Protons and neutrons together make up the nucleus of an atom. It’s that round clump of protons and neutrons in that nitrogen atom above. The number of protons in a nucleus controls what kind of atom it is—and thus, what kinds of materials it can make.
So let’s take a closer look at the nucleus of an atom.
I love it when I can find animations like these, and this is a particularly good one.
The red balls represent protons, and the other ones represent neutrons. Protons have a positive electrostatic charge, so they repel each other the same way as the like ends of two magnets. Neutrons, on the other hand, have no charge.
How the heck do all those protons stay bound together, you might ask?
It’s a good question. The answer is the strong force. Like I said, it’s one of the two strongest forces in nature. It’s strong enough to overcome the repulsion between particles of the same charge.
Explains why this nucleus is jiggling around so much, doesn’t it? Those protons are trying to break free, but the strong force won’t let them.
Notice that atomic nuclei themselves are like our bubble model: a careful balance between two opposing forces. The protons want to repel one another, but the strong force ultimately holds the nucleus together.
There’s a lot of energy involved in this. And there’s two ways to release it: nuclear fusion and nuclear fission.
I know. It’s another case of scientists naming things weirdly.
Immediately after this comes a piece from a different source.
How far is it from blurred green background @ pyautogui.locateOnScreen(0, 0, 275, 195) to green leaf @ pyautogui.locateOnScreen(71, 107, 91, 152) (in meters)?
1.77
These two methods are completely opposite, but the words look very similar.
Humans have already figured out how to harness nuclear fission. Well…we’re still working on it.
This is what happens when we mess up.
In nuclear fission, scientists take a heavy nucleus—such as the one in the animation above—and split it into two lighter nuclei that are each about half the size of the original. As you can imagine, this releases tremendous amounts of energy.
Stars are very good at using the energy contained within an atom’s nucleus. In fact, they’re so good at it they can’t just power whole planets—they can power whole solar systems. But they don’t use nuclear fission.
They use nuclear fusion. Fusion is a bit different—it involves fusing light nuclei together into heavier nuclei. And humans have figured out how to do this.
In this particular case, we take two isotopes of hydrogen and fuse them.
Because the type of atom only depends on the number of protons, sometimes the same kind of atom can have different numbers of neutrons. That’s the case here—we’re fusing an isotope with one neutron with an isotope that has two neutrons.
Trust me, both deuterium and tritium are isotopes of hydrogen. They’re just not labeled as hydrogen here.
When we crash these two hydrogen atoms together, overcoming the repulsive force between the protons generates energy. So our end products are helium, an extra neutron, and energy.